No worries, this is a super minor part of my app, and I can come up with another way

I have made available a number of free templates with useful patterns, and most of those are commented and offer a description in the Source Text area. For example, the “Identify URL” pattern:

(?xi-U) # FREE SPACING, case-insensitive, greedy

# Define the prefix
(?(DEFINE)(?<prefix>[A-Z]{3,}://))
# Define a valid URL character
(?(DEFINE)(?<valid>[A-Z0-9\\-_~:/?\\#[\\]@!$&'()*+;=.,%]))

# START
\\b # Word boundary
(?: # Non-capturing group
(?<=\\<)(?&prefix)(?&valid)+(?=\\>) # Anything between angle-brackets
| # OR
(?<=\\[)(?&prefix)(?&valid)+(?=\\]) # Anything between square-brackets
| # OR
(?<=\\{)(?&prefix)(?&valid)+(?=\\}) # Anything between curly-brackets
| # OR
(?&prefix)(?&valid)+(?<![\\.,]) # Can't end on a dot or comma
) # End non-capturing group

The description:

This pattern will attempt to identify a URL. It contains four versions. The first three will attempt to identify and include any valid-looking URL between angle-, square-, or curly-brackets. The final one will mathing almost any valid-looking URL anywhere within text, but will exclude any trailing dot or comma.

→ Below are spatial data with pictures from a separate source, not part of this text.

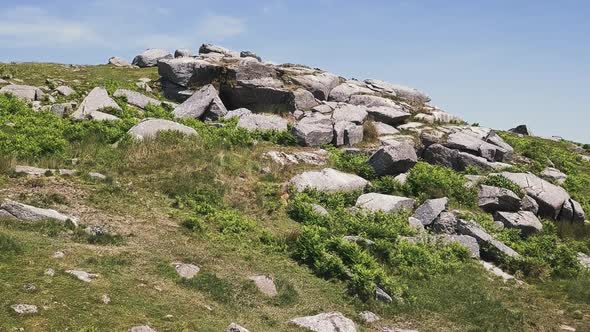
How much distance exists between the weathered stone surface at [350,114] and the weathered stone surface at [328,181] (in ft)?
29.9

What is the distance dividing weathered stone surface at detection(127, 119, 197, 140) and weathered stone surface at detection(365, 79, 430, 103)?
853 inches

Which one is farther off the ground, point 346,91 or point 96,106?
point 346,91

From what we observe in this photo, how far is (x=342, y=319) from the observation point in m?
13.1

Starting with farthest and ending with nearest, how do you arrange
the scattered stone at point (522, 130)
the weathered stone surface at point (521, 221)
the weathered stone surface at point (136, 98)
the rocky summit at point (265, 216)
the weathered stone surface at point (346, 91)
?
the scattered stone at point (522, 130) < the weathered stone surface at point (346, 91) < the weathered stone surface at point (136, 98) < the weathered stone surface at point (521, 221) < the rocky summit at point (265, 216)

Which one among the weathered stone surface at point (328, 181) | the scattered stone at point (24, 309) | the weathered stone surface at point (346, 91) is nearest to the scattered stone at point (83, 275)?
the scattered stone at point (24, 309)

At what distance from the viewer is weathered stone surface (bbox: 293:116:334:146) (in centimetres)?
3059

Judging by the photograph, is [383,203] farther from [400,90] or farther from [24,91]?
[400,90]

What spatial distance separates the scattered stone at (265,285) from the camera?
14511 mm

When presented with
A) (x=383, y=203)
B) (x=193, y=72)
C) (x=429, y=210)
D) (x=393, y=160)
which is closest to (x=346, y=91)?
(x=193, y=72)

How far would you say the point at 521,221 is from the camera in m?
23.6

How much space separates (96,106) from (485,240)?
23.1 meters

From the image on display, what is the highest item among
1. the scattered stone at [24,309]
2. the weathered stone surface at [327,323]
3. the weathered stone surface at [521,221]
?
the weathered stone surface at [521,221]

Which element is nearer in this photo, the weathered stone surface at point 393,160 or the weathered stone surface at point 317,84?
the weathered stone surface at point 393,160

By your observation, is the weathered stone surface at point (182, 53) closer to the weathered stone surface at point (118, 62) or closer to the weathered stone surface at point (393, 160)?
the weathered stone surface at point (118, 62)
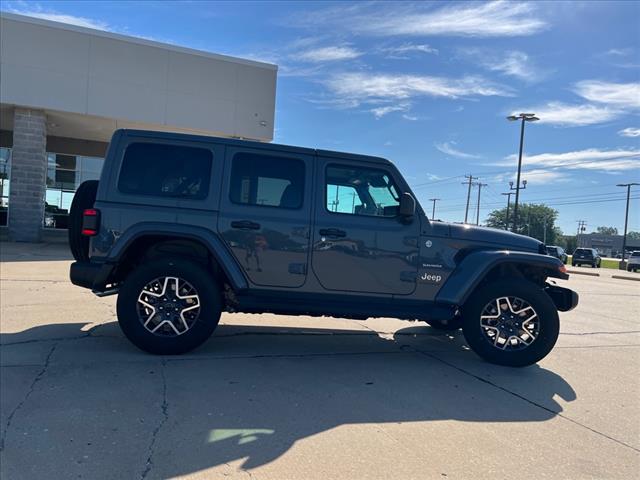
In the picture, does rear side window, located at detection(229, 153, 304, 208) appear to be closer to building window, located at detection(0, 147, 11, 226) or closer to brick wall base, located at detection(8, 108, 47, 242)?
brick wall base, located at detection(8, 108, 47, 242)

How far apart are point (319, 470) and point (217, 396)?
1332 millimetres

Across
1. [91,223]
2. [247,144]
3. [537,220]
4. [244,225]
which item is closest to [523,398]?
[244,225]

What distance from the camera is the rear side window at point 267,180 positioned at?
200 inches

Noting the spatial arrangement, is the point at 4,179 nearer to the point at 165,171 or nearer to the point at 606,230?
the point at 165,171

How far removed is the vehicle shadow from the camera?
3.21 meters

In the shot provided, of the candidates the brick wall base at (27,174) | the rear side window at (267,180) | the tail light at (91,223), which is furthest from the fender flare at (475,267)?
the brick wall base at (27,174)

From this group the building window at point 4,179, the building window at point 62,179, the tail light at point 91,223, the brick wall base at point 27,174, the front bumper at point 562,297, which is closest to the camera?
the tail light at point 91,223

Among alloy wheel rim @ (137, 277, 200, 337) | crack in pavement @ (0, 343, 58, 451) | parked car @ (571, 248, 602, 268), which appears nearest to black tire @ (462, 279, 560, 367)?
alloy wheel rim @ (137, 277, 200, 337)

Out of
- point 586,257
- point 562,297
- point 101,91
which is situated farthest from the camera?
point 586,257

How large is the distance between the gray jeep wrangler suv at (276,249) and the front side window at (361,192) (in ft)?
0.04

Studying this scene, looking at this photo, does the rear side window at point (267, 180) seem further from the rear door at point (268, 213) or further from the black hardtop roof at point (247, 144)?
the black hardtop roof at point (247, 144)

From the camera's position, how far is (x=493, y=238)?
17.7ft

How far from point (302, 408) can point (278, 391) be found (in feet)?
1.31

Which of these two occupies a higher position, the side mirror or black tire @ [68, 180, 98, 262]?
the side mirror
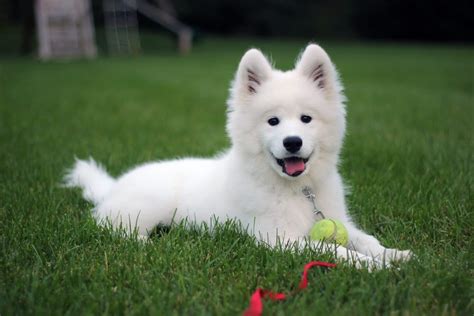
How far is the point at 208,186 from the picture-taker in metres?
3.21

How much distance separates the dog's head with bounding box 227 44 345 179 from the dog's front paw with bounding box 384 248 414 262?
627 mm

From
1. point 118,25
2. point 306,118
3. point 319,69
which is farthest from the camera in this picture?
point 118,25

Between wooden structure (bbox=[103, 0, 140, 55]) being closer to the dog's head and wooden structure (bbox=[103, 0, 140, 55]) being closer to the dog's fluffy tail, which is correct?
the dog's fluffy tail

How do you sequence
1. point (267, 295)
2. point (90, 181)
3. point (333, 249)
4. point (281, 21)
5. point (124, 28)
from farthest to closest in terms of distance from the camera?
point (281, 21), point (124, 28), point (90, 181), point (333, 249), point (267, 295)

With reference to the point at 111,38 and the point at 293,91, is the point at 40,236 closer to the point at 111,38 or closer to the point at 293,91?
the point at 293,91

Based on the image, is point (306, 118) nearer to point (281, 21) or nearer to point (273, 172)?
point (273, 172)

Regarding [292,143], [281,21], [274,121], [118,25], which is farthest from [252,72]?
[281,21]

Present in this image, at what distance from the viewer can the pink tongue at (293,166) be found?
2.79 meters

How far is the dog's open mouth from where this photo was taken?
279 cm

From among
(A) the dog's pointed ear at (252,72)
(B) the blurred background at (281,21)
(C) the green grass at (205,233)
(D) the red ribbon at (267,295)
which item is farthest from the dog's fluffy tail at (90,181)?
(B) the blurred background at (281,21)

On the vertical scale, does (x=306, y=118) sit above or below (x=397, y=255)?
above

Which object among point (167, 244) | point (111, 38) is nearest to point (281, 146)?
point (167, 244)

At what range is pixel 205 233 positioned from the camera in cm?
295

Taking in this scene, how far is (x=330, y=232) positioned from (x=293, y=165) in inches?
16.7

The benefit of this pattern is that it will include most URLs or attempted URLs. The drawback is, it will also include obviously invalid URLs.

These are included: <http://www.something.com>, https://something.com?index=1&page=2, ftp://ftp.com/, httttp://blah.com, http://this.and.that/?s=%40, <http://www.something.com/?m=,,,>, [ftp://3.4.], {url://www.1223.com,} ssh://www.one%4t.com, http://a.

This is not: htp3://www.something.com.

Thanks Kem,… I had seen that, but have no idea how to make an Xojo function out of it…]

I found this elsewhere

Function IsValidURL(url As String) As Boolean
  Dim r As New RegEx
  
  r.SearchPattern = "((([A-Za-z]{3,9}:(?:\\/\\/)?)(?:[-;:&=\\+\\$,\\w]+@)?[A-Za-z0-9.-]+|(?:www.|[-;:&=\\+\\$,\\w]+@)[A-Za-z0-9.-]+)((?:\\/[\\+~%\\/.\\w-_]*)?\\??(?:[-\\+=&;%@.\\w_]*)#?(?:[\\w]*))?)"
  
  Return (r.Search(url) <> Nil)
  
End Function

but it is “wrong” (for my needs), as it returns that a string “contains” a url not that it IS a url

I was hoping for some that was the eqivalent of Instr, since I have to replace any standalone URL with the string I described above

RegEx is one of those things that I want to learn but I found it too difficult.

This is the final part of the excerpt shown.